TPA-level formulary strategy positions biosimilars as preferred products in all administered plans. The TPA either negotiates biosimilar-favoring formulary terms with its PBM, or selects PBM relationships where biosimilar optimization is the default. The TPA becomes the advocate for small group economics rather than relying on each employer to evaluate pharmacy formulary decisions independently.

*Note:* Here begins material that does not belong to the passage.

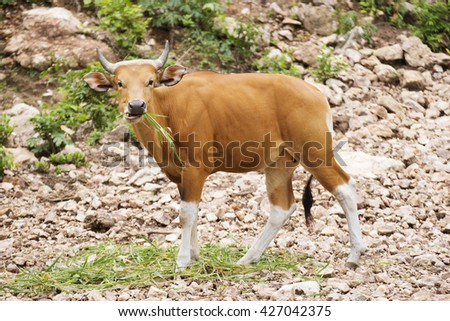 Wild Cattle eating the grass on the hill  - stock photo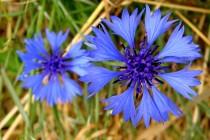 Spolu se zemědělstvím se k nám rozšířily i nové druhy stepních rostlin. Archeofyty -  polní plevele se staly ozdobou naší naší zemědělské krajiny... Chrpa polní - Centaurea cyanus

PBM contract structure determines whether biosimilar savings reach the plan. Administrative-fee-only contracts or 100 percent pass-through arrangements align PBM incentives with plan cost reduction. Spread-pricing arrangements or opaque rebate-sharing terms may allow the PBM to retain savings. The TPA’s PBM contract selection is the single decision that determines whether biosimilar savings accrue to the small group plan or to the PBM.

Provider education and formulary compliance monitoring complete the operational infrastructure. A TPA with real-time claims visibility can identify when a prescriber writes for a reference product when a biosimilar is preferred. Prior authorization protocols, formulary restrictions, and member cost-sharing differentials create the pressure necessary to shift prescribing. None of these mechanisms activates automatically. Each requires the TPA to build and enforce the policy across its full book.

The generational dimension is relevant. Evernorth research found that younger patients, particularly Gen Z and millennials, express the highest awareness of and comfort with biosimilars. Yet pharmacy trend data shows their biosimilar utilization lags behind Gen X and baby boomers. The disconnect likely reflects provider prescribing patterns and formulary structures rather than patient preference. A TPA-driven biosimilar strategy that aligns formulary design, provider outreach, and patient communication can close this gap across age cohorts.

The biosimilar opportunity is the clearest example of a cost management strategy that only works at the TPA level. The drugs exist. The savings are documented. The individual small employer cannot capture them. The TPA that builds biosimilar infrastructure across its book of business changes the cost trajectory for every client in the portfolio.